Qualifying for cyber insurance is no easy task, nor is understanding all the nuances of the trends of understanding cyber insurance and how it can affect business decisions. At the Sophos Cyber Insurance event recently, the experts took questions from attendees about concerns they face today, offering advice and insights on how to qualify for policies, how decisions about when to apply could impact your ability to obtain coverage, and how proactive network security initiatives can aid an organization in reducing security risks, thus becoming a better cyber insurance prospect.
Following are highlights from the Q&A session with speakers Marc Schein, national co-chair of the Cyber Center of Excellence at the world’s largest insurance broker, Marsh McLennan Agency (MMA); James Tuplin, head of international at Mosaic Insurance; Natalie Graham, head of claims at Mosaic Insurance; Daniel Kasper, cyber risk researcher and economist at Cyber Economics; and Nicholas Cramer, senior director of global cyber risk partnerships at Sophos. Moderating the Q&A session was Sally Adam, Sophos director of marketing.

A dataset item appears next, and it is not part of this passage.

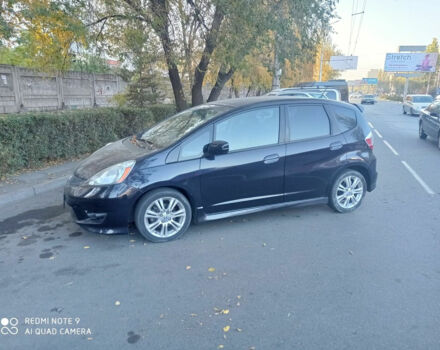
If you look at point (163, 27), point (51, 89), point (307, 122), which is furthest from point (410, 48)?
point (307, 122)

Question from Sally Adam: Is there a correlation between companies taking cyber insurance and ransomware attacks on those companies?
Answer from Daniel Kasper: Yes, very likely there is. It’s very hard to quantify, but during the Ukrainian – Russian war in recent weeks, we saw one of the largest ransomware attacks from the REvil group, exposing it as being very closely connected to the Russian government. Also released was evidence of a huge data leak including the chat logs. Analysis is going on currently, but from what we have seen so far, they are a criminal group that tries to get as much money as possible. If an organization has insurance coverage amount of 10 million, it will try to export 2 million.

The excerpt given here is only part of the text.